Das in Dänemark nicht nur düstere Klangwelten wie die der grandiosen Get Your Gun oder Iceage entstehen, bewies anschließend Asbjørn. Was nicht verwundert, sagt der Musiker doch zu seinen musischen Inspirationen, dass Tanzen für ihn direkter Zugang zur Musik bedeutet. Wie ernst er das meint, konnte man während seiner Show im Glitzerjäckchen (die in weiten Teilen Ost-Europas wahrscheinlich die Oberkante der Toleranz-Schwelle überschreitet) zwischen Erasure und Big In Japan sehen. Jedenfalls führte der Mix aus Frikkel-Elektronika, etwas zu dick aufgetragenem Pathos und simplen Pop-Nummern dazu, dass die für derartige Events üblichen, recht abenteuerlichen Tanzchoreografien trampeliger Heranwachsender bis zur Mitte übergriffen. Fest steht: falls die dänischen Haudegen von WhoMadeWho ihr Treiben auf den europäischen Festivalbühnen einmal einstellen, steht in Legoland ausreichend Nachwuchs parat.

Die Briten Wild Beasts waren an der Reihe. Ihrem aktuellen Album „Present Tense“ folgend, verbanden die Musikanten auch live Elemente aus Indie und Rock, streuten 80er Elektronik Passagen ein und scheuten sich auch nicht vor Anleihen aus den Registern Funk bis R & B. Das klingt, wenn man sich an die Stimme von Sänger Hayden Thorpe gewöhnt hat, recht gefällig, jedoch ob „Nature Boy“, Bed Of Nails“ oder „Daughters“ – es bleibt Musik, die ohne zu klemmen in die Schublade „Tanzbarer Indie-Pop“ passt und meint in diesem Fall: Bei allen Mühen um Authentizität bleibt alles zu brav. Nothern Lite light könnte man sagen. Das war aber letztlich egal, schließlich war an diesen Abend niemand auf Tiefgang gebürstet, der schmalzige Auftritt der 4 Jungs geriet zur Sternstunde aller ADHS-Betroffenen im Saal.

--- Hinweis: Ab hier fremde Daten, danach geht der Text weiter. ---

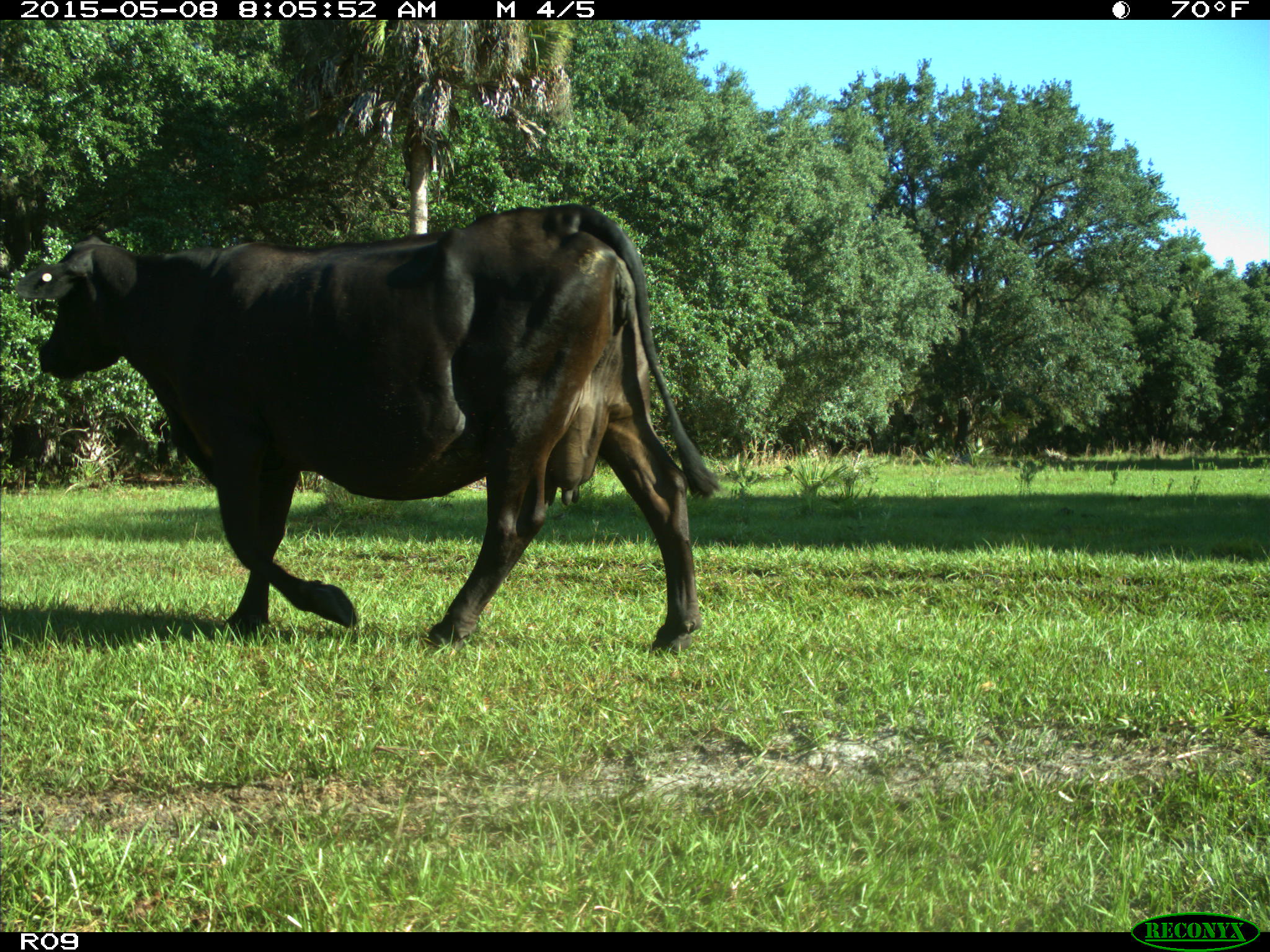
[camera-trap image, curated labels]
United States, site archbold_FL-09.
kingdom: Animalia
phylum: Chordata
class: Mammalia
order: Artiodactyla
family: Bovidae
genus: Bos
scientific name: Bos taurus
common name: domestic cow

Als weit nach 1:00 Uhr die als Warpaint-Ersatz verpflichteten Sylvan Esso aus North Dakota die Bühne betraten, schwächelten einige Teile des Publikums bereits etwas. Diejenigen, die sich mit Zappel-Brause aus dem Hause Mateschitz bei Laune gehalten hatten, wurden belohnt. Souverän holten Amelia Meath und Nick Sanborn ihr Publikum ab und lieferten eine perfekten Melange aus Folk, Pop und Minimal-Elektro. „Could I Be“, „Wolf“, „Coffee“ – ewig hätten die Amerikaner weiterspielen können, es hätte zu dieser frühen Stunde auch niemand gemerkt und sich schon gar nicht daran gestört, wenn die doch sehr einheitlich arrangierten Songs zweimal gelaufen wären. Schöne Show, aber die Headliner-Schuhe sind für Sylvan Esso noch eine Nummer zu groß.

Ein strafferer Ablauf hätte dem Abend gut getan, jedoch funktionierte das Konzept Produkt-Placement mit Musik einwandfrei. Allein das allgegenwärtige Logo des Veranstalters erinnerte unangenehm an die Brustbemalung des kommenden deutschen Meisters.